> [Goal 1]
Please duplicate everything in the Ma On Shan piece from "In the morning" down to "music players. Fishermen.".
> [Goal 2]
In the Ma On Shan piece, how did Hao Yan learn to speak Cantonese and Mandarin?

Ma On Shan
In Ma On Shan it has been raining, “lo yu.” Not heavy rain. A mist you can walk through without getting wet. But everything is wet. The walls are dripping, the ceiling is dripping. The corridors in the units are wet and slippery. The water somehow seems to be flowing up the walls. There is a blowing machine downstairs in the lobby called Sea Creature. Fans too. It is the rainy season so what can you expect? Welcome back to Ma On Shan.
The suburb is stacked full of identical apartment blocks of 35 floors and more. We took a lift up one of them, to the fifth floor, then along a dark, dank, concrete corridor where we stopped at a cage door. We’d arrived at the apartment.
Our bedroom was an extremely small room but fine for us to camp in for a couple of days. I suspect the bed was not the full width or length. We had to move the bookshelf from the end of the bed because I was accidentally kicking things off it. Having said that, the bookshelf was the only thing stopping me from putting my foot through the thin wall and into the neighbouring lounge room.
In the morning I walked along the waterfront, a beautiful vista of harbour with mountains and countless buildings as a backdrop. A walking track, a cycling track and various exercise equipment pieces spaced at intervals and people going through their tai chi to the blast of music from portable music players. Fishermen.
Back at the apartment I am sitting listening to Chinese pop music with Mama. This stuff sounds suspiciously like some western music I know repackaged. Or is that original Chinese music which has been previously copied by western artists? “Frere Jacque” is a common tune I hear in China, but who invented it? The Chinese or the French? I am beginning to wonder. We are so accustomed to seeing copies of Western things appearing from China, it doesn’t seem to occur naturally that it could be happening in the reverse.
Working hard on my Cantonese but it really is a trial. I want to improve but perhaps I am too impatient. To put it into perspective, English is Shuk’s 4th language after Kaipingese, Cantonese and Mandarin. I am struggling with a 2nd language and have long admired Shuk’s ability. Her English is a work in progress, but again, it’s her 4th language.
Hao Yan is the same, although his English is markedly better than Shuk’s having the advantage of going to high school in Australia. As a boy he only spoke Kaipingese. He tells me that he learnt to speak Cantonese and Mandarin from watching television. He used the same strategy when he came to Australia with no English at all. It’s a remarkable achievement in such a short space of time and I resolved to learn Cantonese with his successful technique. I reasoned that news programs and game shows would be my best bet.
As Ma On Shan is not downtown Hong Kong, Cantonese is the most common language. The local shop keepers are surprised when I attempt speaking Cantonese and genuinely pleased that I’m making the effort, however clumsy it comes out. Baba keeps steering me towards Kaipingese, a separate language entirely, which just makes it harder. I have perfected saying “it is 9.30” so am looking forward to the evening when I can announce the time. I can say the right thing at least twice a day.

(Section of a data file)
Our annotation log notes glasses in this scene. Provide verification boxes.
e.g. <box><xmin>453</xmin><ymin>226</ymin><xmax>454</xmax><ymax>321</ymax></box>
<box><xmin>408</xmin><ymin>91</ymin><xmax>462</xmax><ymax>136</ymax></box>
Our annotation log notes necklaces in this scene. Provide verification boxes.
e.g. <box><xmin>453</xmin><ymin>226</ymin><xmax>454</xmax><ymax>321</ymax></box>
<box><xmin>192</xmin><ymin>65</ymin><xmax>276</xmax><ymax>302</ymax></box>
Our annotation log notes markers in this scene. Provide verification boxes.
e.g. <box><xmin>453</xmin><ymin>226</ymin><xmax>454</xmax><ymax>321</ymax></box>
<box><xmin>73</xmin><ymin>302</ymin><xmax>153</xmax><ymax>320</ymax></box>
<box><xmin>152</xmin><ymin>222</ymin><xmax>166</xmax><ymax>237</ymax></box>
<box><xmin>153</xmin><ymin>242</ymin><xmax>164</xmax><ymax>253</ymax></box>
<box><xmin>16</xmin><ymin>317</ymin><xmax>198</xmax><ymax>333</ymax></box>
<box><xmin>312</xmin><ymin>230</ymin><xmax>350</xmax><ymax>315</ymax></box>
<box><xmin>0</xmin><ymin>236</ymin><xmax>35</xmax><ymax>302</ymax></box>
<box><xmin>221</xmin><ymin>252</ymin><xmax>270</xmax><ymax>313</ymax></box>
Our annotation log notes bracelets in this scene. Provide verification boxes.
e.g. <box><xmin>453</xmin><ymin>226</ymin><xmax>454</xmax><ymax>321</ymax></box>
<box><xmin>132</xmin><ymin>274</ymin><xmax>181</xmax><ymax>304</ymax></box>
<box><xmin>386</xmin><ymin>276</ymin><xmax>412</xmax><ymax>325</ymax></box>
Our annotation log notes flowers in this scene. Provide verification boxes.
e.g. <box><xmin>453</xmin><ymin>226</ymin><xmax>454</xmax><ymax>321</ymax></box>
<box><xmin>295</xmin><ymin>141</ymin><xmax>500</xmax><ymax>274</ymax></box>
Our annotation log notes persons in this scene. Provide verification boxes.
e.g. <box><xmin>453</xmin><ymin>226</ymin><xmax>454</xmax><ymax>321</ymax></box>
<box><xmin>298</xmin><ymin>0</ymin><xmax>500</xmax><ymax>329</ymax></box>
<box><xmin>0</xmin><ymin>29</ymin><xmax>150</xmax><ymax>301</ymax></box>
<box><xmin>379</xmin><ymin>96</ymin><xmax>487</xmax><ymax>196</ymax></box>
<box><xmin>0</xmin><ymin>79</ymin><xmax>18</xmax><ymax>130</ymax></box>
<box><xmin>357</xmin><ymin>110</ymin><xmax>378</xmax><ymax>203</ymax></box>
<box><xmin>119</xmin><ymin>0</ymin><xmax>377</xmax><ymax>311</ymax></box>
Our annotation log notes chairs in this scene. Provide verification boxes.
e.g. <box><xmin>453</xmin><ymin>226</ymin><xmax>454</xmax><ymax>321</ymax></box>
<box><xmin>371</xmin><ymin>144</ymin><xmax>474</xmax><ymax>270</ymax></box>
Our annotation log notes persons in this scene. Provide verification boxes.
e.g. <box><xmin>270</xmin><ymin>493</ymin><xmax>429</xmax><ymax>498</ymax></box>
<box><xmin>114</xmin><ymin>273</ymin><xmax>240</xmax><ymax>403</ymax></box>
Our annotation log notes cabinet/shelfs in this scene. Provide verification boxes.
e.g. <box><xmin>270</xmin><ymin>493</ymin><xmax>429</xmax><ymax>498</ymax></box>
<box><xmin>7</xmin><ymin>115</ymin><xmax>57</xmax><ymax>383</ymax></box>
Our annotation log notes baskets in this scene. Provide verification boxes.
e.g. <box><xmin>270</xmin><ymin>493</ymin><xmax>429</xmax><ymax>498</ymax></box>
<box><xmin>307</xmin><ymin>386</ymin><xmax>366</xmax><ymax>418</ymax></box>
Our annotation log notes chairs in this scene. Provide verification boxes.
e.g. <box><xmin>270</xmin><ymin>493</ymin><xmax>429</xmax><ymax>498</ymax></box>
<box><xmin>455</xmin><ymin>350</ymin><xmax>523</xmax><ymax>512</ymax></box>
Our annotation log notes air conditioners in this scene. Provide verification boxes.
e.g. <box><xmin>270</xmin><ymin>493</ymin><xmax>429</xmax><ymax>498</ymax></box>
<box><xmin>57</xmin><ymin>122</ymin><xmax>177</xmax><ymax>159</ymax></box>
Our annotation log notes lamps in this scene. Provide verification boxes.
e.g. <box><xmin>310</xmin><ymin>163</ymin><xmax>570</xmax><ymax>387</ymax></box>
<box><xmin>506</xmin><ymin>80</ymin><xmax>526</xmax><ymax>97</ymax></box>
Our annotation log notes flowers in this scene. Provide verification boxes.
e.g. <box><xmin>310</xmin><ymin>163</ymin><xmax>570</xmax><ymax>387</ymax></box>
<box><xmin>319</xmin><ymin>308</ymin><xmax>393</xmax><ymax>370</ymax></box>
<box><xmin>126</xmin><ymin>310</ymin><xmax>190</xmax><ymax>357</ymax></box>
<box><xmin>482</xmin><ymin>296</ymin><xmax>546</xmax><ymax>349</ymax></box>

> [Exercise response 1]
In the morning I walked along the waterfront, a beautiful vista of harbour with mountains and countless buildings as a backdrop. A walking track, a cycling track and various exercise equipment pieces spaced at intervals and people going through their tai chi to the blast of music from portable music players. Fishermen.

> [Exercise response 2]
From watching television.